This repository contains a PyTorch implementation of an Optical Character Recognition (OCR) system utilizing a convolutional neural network (CNN) feature extractor followed by a bidirectional LSTM (BiLSTM) for sequence modeling.
The feature extractor architecture consists of several convolutional layers followed by batch normalization, ReLU activation, and max-pooling operations. Here is the architecture of the feature extractor:
self.feature_extractor = nn.Sequential(
nn.Conv2d(1, 32, kernel_size=3, padding=1),
nn.ReLU(True),
nn.Conv2d(32, 64, kernel_size=3, stride=1, padding=1),
nn.BatchNorm2d(64),
nn.ReLU(True),
nn.MaxPool2d(2),
nn.Conv2d(64, 128, kernel_size=3, stride=1, padding=1),
nn.ReLU(True),
nn.Conv2d(128, 128, kernel_size=3, stride=1, padding=1),
nn.BatchNorm2d(128),
nn.ReLU(True),
nn.MaxPool2d(2),
nn.Conv2d(128, 256, kernel_size=3, stride=1, padding=1),
nn.ReLU(True),
nn.Conv2d(256, 256, kernel_size=3, stride=1, padding=1),
nn.BatchNorm2d(256),
nn.ReLU(True),
nn.MaxPool2d(2),
nn.Conv2d(256, 512, kernel_size=7, stride=1, padding=0),
nn.ReLU(True),
nn.MaxPool2d((2, 1), (2, 1)),
nn.Flatten(2)
)
The sequence modeling component utilizes a bidirectional LSTM (BiLSTM) to capture sequential information from the features extracted by the CNN. Here is the architecture of the BiLSTM:
class BidirectionalLSTM(nn.Module):
def __init__(self, input_size, hidden_size, output_size):
super(BidirectionalLSTM, self).__init__()

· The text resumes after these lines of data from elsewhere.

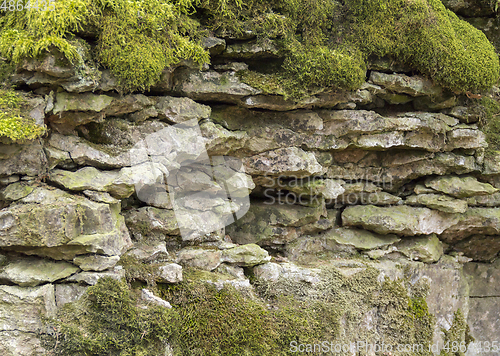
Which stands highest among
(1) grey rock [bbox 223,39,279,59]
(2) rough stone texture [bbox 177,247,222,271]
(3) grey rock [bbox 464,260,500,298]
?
(1) grey rock [bbox 223,39,279,59]

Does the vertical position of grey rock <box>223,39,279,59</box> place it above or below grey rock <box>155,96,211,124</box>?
above

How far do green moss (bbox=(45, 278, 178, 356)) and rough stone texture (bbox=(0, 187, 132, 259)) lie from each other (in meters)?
0.47

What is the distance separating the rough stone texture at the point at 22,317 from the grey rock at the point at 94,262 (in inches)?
16.4

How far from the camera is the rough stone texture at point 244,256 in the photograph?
200 inches

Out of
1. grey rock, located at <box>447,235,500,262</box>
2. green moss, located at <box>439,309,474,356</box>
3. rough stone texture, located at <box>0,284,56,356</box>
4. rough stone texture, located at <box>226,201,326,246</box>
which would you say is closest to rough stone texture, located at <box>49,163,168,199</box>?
rough stone texture, located at <box>0,284,56,356</box>

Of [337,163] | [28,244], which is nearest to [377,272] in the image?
[337,163]

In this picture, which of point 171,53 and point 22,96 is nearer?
point 22,96

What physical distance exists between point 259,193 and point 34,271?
368 centimetres

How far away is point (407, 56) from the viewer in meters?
5.87

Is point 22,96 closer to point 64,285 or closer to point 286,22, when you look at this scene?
point 64,285

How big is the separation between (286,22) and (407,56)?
220cm

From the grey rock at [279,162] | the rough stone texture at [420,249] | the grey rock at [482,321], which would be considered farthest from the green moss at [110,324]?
the grey rock at [482,321]

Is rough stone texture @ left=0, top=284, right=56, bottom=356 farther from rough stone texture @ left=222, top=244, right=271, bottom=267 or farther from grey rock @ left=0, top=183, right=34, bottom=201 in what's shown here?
rough stone texture @ left=222, top=244, right=271, bottom=267

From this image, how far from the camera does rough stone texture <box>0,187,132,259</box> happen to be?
3746 mm
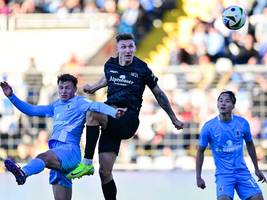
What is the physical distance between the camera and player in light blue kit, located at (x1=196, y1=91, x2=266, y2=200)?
8883mm

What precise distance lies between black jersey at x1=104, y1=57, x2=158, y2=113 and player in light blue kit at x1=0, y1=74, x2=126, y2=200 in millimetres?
301

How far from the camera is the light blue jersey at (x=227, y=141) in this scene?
898 cm

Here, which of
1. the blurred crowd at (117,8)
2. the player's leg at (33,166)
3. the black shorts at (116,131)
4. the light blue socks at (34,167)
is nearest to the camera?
the player's leg at (33,166)

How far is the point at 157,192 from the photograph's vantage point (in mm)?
10922

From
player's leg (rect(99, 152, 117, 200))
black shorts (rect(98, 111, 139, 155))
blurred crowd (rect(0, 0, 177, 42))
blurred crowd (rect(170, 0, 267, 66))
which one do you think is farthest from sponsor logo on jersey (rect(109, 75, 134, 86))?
blurred crowd (rect(0, 0, 177, 42))

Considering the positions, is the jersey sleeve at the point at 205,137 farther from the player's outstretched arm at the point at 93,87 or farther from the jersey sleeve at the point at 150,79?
the player's outstretched arm at the point at 93,87

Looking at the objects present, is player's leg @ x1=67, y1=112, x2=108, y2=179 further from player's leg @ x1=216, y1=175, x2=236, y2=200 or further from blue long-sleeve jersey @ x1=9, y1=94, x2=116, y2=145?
player's leg @ x1=216, y1=175, x2=236, y2=200

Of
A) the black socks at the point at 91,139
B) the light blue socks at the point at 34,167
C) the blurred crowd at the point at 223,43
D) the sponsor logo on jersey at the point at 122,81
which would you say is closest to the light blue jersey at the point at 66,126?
the black socks at the point at 91,139

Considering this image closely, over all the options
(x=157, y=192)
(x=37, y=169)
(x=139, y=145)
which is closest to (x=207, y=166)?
(x=139, y=145)

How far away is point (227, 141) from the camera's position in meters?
8.99

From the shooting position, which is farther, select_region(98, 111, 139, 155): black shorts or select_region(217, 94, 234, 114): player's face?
select_region(217, 94, 234, 114): player's face

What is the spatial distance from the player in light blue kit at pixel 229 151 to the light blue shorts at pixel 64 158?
1318mm

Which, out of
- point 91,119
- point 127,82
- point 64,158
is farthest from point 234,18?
point 64,158

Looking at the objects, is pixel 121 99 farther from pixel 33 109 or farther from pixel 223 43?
pixel 223 43
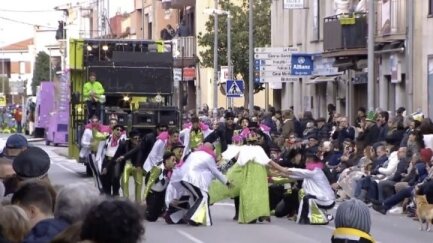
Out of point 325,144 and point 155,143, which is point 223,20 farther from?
point 155,143

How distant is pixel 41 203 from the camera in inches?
316

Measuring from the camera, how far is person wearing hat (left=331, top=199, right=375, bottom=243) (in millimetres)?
7637

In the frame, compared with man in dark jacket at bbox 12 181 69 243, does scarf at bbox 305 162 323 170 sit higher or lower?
lower

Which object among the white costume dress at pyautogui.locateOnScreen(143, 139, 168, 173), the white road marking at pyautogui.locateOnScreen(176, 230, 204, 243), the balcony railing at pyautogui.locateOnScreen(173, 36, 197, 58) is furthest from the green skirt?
the balcony railing at pyautogui.locateOnScreen(173, 36, 197, 58)

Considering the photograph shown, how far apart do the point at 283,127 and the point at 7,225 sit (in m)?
29.5

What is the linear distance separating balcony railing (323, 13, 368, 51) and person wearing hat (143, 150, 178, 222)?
18.9m

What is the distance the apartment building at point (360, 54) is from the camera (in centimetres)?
3778

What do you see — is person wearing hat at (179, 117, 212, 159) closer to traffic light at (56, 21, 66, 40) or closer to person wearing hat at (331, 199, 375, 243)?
person wearing hat at (331, 199, 375, 243)

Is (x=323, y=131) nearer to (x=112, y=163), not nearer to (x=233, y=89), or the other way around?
(x=112, y=163)

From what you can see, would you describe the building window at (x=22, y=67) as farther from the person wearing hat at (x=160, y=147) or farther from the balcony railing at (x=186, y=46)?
the person wearing hat at (x=160, y=147)

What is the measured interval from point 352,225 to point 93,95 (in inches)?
1062

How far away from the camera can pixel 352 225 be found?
767 cm

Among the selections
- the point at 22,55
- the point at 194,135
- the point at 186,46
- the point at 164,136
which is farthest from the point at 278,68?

self.rnn = nn.LSTM(input_size, hidden_size, bidirectional=True, batch_first=True)
self.linear = nn.Linear(hidden_size * 2, output_size)
def forward(self, input):
self.rnn.flatten_parameters()
recurrent, _ = self.rnn(input) # batch_size x T x input_size -> batch_size x T x (2*hidden_size)
output = self.linear(recurrent) # batch_size x T x output_size
return output
The OCR model combines the feature extractor and the sequence modeling components. It consists of the following architecture:
class OCR_Model(nn.Module):
def __init__(self, num_classes):
super(OCR_Model, self).__init__()
self.feature_extractor = feature_extractor()
self.SequenceModeling = nn.Sequential(
BidirectionalLSTM(512, 512, 512),
BidirectionalLSTM(512, 512, 512)
)
self.linear = nn.Linear(512, num_classes+1)
def forward(self,x):
features = self.feature_extractor(x)
lstm_out = self.SequenceModeling(features)
return self.linear(lstm_out)
To train the OCR model, you can follow these steps:
- Install Dependencies
$ pip install -r requirements.txt
- Prepare your dataset and ensure it is compatible with the model input format.
- Define the model configuration and instantiate the OCR model.
- Train the model using your dataset and monitor the loss and accuracy metrics.
This project is licensed under the MIT License - see the LICENSE file for details.